*Task requirements*. Which lines in the items below contain the string "instances"? Gather every one of them and copy it out in full, treating uppercase and lowercase as different.

*Records to use*.

========================================

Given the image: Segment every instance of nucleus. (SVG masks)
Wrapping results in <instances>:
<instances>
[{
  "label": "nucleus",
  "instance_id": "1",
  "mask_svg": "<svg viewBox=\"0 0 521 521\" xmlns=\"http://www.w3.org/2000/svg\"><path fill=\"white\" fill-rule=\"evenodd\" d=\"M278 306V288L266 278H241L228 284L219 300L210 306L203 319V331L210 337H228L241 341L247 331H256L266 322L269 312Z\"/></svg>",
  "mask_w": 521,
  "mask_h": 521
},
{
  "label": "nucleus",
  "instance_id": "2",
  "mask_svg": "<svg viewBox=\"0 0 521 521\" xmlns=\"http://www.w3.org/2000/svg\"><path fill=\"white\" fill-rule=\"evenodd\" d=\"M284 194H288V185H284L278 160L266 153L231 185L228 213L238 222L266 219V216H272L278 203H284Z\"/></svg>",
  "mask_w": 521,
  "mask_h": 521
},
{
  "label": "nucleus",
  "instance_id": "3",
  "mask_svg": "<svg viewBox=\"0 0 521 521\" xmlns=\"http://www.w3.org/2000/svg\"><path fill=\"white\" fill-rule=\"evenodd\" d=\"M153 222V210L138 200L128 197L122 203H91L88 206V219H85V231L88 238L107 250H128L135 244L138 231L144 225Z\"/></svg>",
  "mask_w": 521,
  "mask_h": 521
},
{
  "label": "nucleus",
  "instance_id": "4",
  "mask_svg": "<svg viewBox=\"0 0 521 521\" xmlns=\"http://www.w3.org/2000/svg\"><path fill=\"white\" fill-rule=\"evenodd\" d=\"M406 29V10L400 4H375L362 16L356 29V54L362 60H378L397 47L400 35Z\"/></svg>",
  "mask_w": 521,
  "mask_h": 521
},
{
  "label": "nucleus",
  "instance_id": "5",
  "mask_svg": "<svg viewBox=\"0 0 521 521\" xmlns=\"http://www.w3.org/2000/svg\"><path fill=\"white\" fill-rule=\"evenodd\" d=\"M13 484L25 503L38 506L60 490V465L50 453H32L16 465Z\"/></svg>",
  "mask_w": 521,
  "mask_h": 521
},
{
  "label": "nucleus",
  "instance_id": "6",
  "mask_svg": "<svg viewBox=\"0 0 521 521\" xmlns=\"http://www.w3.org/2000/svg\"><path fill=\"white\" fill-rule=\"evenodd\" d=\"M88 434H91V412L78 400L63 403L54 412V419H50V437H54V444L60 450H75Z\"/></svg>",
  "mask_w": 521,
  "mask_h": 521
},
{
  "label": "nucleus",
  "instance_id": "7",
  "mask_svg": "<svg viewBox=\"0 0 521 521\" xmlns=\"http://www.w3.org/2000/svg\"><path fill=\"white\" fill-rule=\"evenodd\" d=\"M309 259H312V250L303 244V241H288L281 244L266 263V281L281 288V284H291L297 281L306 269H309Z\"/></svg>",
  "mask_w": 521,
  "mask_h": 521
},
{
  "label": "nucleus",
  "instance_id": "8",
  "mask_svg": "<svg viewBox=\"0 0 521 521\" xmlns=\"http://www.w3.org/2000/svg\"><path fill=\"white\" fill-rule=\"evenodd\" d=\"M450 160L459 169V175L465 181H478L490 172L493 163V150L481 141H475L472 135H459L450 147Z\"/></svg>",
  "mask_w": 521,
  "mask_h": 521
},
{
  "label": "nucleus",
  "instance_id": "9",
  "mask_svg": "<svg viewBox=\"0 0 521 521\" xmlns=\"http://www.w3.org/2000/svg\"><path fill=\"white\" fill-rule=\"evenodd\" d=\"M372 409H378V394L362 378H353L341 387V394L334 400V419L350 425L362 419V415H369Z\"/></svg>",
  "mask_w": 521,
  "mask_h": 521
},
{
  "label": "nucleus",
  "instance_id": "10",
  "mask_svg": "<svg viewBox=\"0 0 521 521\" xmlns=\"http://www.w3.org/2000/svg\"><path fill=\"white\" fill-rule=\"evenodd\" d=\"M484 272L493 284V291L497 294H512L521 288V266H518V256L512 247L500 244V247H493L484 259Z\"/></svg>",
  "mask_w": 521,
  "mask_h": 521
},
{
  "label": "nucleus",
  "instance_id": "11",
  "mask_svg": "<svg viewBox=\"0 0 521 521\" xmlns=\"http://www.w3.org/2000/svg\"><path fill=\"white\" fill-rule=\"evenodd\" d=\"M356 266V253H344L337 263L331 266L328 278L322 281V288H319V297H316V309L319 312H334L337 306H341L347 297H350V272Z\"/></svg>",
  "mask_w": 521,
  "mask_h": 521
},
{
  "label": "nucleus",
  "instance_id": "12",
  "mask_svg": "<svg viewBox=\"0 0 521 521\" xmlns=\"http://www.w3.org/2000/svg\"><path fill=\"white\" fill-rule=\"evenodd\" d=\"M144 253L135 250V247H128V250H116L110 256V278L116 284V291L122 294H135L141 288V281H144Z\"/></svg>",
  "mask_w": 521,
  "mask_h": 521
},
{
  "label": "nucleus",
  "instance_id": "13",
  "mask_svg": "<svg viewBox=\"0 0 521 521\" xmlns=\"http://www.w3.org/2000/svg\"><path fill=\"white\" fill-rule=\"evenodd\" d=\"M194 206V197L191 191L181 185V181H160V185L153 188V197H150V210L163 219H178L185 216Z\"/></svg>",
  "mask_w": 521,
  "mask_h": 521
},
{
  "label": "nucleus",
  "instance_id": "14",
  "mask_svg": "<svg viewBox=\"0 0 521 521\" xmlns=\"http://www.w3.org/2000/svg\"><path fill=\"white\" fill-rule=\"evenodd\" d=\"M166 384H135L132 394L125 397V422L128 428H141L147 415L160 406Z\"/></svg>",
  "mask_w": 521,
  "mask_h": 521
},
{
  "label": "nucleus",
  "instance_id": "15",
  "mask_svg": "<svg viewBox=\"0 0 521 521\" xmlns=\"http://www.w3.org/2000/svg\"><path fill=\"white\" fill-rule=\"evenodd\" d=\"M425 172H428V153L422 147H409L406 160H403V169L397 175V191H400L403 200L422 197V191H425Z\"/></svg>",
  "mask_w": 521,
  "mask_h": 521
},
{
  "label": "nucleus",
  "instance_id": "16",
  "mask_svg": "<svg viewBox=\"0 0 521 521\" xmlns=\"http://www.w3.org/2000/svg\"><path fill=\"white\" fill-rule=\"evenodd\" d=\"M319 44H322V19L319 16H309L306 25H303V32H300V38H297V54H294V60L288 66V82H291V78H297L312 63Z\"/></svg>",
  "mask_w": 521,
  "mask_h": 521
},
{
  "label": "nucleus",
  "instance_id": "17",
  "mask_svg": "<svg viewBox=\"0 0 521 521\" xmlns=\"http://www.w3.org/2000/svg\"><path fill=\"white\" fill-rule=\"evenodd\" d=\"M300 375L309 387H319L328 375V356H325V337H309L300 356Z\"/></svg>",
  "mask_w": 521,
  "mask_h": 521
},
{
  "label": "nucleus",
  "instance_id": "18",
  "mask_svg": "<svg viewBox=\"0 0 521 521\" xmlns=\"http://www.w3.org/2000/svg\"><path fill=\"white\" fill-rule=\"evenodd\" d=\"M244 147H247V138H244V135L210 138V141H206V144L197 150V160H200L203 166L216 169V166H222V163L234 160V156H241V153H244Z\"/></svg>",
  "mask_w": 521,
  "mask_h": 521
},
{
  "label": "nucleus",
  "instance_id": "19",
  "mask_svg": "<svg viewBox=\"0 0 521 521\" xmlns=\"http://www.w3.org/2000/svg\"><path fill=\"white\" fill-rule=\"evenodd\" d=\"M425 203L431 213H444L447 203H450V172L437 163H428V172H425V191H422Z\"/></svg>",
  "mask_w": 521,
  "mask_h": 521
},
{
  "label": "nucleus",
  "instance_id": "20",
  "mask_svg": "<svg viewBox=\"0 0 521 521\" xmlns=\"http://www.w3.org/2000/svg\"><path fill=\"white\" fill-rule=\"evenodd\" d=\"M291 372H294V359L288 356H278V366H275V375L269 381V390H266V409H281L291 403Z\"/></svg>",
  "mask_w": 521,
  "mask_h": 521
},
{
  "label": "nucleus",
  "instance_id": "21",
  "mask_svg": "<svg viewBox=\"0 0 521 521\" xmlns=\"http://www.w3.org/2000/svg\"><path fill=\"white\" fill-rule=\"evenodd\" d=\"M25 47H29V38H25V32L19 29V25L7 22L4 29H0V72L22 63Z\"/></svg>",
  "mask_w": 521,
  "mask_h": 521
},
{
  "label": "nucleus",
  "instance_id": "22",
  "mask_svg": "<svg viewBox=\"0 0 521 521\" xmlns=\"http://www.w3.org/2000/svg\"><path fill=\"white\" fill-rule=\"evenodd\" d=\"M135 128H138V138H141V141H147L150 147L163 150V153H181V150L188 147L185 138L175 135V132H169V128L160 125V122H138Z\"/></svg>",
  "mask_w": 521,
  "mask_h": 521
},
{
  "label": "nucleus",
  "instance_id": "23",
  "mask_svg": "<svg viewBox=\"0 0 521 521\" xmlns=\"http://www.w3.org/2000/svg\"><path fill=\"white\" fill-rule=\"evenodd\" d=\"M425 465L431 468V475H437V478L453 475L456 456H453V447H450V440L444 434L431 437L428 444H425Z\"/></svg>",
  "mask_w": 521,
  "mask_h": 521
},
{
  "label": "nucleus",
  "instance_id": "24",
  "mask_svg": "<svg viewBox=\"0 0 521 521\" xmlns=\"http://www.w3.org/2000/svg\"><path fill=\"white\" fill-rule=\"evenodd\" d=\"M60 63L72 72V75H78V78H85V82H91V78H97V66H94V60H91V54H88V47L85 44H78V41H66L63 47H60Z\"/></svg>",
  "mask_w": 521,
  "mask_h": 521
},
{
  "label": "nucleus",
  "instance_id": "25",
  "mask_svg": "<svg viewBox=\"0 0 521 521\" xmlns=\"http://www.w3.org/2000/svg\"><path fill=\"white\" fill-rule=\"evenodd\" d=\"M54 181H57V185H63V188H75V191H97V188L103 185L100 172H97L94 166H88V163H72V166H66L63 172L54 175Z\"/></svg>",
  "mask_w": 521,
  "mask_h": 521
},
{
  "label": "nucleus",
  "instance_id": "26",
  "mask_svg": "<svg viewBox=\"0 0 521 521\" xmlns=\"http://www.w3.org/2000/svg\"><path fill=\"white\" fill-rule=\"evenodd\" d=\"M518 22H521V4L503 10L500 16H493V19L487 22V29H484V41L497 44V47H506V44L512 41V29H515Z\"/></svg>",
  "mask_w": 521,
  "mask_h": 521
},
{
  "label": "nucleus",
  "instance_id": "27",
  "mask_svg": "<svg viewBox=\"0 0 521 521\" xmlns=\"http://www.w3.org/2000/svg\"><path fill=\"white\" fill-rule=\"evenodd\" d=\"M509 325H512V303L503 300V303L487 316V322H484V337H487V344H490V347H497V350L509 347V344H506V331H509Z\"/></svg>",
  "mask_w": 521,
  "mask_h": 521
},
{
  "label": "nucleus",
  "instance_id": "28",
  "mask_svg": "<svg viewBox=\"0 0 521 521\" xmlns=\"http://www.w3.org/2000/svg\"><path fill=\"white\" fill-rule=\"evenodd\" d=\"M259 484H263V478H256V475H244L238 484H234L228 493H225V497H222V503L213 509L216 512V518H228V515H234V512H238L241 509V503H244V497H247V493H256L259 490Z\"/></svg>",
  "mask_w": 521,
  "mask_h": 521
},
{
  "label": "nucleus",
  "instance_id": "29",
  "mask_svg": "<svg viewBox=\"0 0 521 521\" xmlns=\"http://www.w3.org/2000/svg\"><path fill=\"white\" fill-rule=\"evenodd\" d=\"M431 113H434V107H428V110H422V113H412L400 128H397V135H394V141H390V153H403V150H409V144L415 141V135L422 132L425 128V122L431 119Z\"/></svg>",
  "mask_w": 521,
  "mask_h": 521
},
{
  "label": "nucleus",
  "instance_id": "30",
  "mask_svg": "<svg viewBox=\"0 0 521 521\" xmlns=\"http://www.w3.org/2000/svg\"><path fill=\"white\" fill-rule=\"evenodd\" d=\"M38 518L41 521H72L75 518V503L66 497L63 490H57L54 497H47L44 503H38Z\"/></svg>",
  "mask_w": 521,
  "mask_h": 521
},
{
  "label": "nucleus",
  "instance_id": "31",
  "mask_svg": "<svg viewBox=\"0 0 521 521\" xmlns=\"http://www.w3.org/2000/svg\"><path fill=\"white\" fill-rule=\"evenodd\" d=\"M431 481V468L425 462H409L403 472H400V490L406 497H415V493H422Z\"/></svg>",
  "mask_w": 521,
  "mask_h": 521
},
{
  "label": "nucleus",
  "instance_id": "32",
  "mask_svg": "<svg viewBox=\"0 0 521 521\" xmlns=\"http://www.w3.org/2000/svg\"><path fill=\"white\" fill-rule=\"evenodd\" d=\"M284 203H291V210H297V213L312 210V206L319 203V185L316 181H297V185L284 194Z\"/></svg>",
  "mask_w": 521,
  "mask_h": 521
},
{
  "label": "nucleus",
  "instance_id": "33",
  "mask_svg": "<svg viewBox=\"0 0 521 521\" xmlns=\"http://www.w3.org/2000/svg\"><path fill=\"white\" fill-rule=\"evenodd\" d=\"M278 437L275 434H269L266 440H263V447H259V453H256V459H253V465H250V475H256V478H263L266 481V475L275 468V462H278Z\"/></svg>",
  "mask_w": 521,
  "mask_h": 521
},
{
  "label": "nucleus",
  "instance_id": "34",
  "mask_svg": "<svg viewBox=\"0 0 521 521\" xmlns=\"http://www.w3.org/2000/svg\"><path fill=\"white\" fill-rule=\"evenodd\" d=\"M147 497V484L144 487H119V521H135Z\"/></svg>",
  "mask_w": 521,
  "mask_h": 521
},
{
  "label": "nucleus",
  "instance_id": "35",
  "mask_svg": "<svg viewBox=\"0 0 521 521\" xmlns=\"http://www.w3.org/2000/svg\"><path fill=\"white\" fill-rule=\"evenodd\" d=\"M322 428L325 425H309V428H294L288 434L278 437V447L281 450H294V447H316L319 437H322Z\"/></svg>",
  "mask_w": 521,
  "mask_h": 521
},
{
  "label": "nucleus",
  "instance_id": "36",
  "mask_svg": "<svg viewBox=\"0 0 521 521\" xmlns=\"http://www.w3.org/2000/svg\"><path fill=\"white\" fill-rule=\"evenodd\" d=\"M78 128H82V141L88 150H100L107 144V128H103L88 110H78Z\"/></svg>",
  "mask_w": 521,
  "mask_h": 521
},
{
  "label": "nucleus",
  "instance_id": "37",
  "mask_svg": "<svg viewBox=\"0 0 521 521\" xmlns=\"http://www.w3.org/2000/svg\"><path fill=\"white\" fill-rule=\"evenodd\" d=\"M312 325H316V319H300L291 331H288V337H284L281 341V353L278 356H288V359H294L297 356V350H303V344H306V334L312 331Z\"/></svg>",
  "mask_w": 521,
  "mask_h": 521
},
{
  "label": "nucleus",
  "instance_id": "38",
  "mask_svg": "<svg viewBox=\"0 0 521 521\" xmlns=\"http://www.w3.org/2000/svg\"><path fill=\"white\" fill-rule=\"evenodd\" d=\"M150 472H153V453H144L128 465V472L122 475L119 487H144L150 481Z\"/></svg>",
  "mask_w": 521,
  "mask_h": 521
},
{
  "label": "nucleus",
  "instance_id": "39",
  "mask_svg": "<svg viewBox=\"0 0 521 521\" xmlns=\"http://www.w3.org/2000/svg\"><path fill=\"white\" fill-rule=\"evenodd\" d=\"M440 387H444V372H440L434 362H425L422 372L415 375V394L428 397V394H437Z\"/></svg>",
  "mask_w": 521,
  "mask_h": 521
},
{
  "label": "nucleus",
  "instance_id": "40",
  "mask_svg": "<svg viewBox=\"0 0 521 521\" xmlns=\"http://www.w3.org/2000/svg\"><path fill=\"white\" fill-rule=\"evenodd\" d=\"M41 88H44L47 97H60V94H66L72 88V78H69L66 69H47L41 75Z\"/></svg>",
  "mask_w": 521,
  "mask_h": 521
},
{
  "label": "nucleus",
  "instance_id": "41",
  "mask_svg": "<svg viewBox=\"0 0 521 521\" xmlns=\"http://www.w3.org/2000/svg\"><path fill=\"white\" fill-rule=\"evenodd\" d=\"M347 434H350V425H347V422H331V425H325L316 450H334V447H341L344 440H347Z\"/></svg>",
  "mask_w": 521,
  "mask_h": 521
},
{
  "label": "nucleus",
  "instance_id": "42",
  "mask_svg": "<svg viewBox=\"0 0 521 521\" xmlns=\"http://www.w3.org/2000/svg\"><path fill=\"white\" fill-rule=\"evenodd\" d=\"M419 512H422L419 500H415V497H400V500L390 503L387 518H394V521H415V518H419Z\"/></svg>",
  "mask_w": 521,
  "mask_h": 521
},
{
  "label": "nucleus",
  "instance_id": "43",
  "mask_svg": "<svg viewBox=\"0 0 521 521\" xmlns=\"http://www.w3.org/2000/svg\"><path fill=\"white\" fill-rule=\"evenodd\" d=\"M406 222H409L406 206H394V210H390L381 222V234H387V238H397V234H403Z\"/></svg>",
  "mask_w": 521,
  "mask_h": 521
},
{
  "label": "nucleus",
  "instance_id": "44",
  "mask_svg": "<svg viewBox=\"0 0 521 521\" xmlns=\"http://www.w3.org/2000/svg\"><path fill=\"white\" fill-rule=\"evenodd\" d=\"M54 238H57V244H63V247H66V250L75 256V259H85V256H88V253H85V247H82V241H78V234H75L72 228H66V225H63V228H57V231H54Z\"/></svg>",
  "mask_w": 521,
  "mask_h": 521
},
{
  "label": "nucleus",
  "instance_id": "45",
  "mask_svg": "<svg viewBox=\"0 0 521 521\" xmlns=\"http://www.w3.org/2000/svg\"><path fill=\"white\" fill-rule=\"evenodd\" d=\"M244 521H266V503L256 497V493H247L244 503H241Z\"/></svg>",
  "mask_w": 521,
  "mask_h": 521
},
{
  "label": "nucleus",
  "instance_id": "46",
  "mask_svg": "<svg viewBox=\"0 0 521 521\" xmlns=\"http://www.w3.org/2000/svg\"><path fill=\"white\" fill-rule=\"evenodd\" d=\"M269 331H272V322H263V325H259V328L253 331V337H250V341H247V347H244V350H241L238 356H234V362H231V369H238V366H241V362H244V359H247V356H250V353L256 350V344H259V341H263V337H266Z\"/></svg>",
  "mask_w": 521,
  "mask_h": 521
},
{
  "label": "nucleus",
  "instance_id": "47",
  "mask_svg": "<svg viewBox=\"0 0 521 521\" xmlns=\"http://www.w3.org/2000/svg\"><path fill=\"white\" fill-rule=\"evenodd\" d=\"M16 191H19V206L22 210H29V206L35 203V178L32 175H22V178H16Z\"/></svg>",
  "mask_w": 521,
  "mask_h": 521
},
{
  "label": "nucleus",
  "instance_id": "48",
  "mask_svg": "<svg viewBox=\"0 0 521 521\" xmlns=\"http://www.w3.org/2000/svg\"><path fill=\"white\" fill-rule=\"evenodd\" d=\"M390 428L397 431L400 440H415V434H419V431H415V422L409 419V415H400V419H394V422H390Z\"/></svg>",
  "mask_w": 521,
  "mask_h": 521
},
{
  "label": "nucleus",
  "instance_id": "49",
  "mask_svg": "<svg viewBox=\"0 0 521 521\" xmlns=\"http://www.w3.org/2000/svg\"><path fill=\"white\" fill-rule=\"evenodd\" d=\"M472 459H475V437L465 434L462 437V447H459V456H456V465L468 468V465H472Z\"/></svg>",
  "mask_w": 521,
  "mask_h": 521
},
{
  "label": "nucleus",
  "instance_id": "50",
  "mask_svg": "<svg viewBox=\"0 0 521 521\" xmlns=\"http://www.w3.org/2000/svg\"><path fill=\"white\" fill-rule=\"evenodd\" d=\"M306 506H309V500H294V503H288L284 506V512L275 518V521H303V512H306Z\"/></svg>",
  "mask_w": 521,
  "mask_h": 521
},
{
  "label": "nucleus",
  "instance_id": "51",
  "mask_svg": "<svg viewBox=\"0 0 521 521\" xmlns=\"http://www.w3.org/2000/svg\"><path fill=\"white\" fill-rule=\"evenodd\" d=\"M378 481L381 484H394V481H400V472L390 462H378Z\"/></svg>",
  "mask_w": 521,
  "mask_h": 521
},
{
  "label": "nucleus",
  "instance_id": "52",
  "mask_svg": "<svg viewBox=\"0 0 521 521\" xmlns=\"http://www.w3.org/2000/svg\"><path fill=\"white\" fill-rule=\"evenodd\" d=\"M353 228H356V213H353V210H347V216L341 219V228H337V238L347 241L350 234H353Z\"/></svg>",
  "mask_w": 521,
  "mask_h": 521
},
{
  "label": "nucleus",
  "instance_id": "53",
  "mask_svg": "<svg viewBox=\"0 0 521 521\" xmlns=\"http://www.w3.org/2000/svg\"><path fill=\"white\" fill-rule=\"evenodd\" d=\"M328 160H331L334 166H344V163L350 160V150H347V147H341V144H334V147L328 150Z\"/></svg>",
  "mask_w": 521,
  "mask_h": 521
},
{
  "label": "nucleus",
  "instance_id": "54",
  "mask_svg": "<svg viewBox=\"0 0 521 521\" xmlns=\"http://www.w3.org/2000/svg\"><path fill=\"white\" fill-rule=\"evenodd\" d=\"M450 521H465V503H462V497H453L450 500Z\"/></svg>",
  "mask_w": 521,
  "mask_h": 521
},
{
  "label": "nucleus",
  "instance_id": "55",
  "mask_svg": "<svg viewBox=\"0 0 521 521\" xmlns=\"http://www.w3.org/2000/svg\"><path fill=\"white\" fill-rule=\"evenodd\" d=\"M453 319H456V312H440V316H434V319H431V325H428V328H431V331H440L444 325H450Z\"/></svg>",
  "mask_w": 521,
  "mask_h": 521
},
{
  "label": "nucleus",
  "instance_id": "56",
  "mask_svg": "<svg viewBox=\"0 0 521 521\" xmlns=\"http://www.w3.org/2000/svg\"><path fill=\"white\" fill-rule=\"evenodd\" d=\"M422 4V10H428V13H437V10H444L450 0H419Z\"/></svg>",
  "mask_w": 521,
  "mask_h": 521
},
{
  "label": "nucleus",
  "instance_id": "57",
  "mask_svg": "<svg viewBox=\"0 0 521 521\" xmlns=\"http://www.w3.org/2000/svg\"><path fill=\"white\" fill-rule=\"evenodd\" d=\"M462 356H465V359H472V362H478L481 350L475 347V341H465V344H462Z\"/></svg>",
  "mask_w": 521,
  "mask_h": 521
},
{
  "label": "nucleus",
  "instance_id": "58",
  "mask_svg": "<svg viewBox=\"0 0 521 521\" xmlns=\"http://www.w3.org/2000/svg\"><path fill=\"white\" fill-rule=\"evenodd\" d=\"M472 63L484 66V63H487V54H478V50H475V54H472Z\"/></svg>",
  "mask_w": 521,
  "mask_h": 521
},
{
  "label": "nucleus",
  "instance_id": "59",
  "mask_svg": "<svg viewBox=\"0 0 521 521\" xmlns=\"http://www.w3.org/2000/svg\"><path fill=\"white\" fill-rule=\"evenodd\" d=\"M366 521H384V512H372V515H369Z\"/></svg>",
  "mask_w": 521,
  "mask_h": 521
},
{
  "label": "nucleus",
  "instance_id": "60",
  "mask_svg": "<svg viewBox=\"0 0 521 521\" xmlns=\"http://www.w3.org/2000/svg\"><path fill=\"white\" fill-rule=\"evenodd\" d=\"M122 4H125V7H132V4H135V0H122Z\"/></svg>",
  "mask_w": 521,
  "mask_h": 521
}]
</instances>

========================================

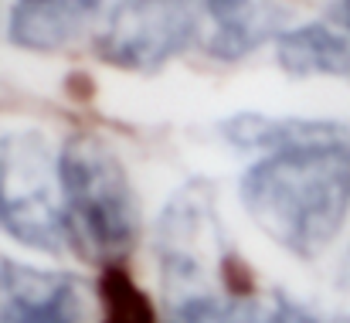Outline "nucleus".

========================================

*Response below*.
Wrapping results in <instances>:
<instances>
</instances>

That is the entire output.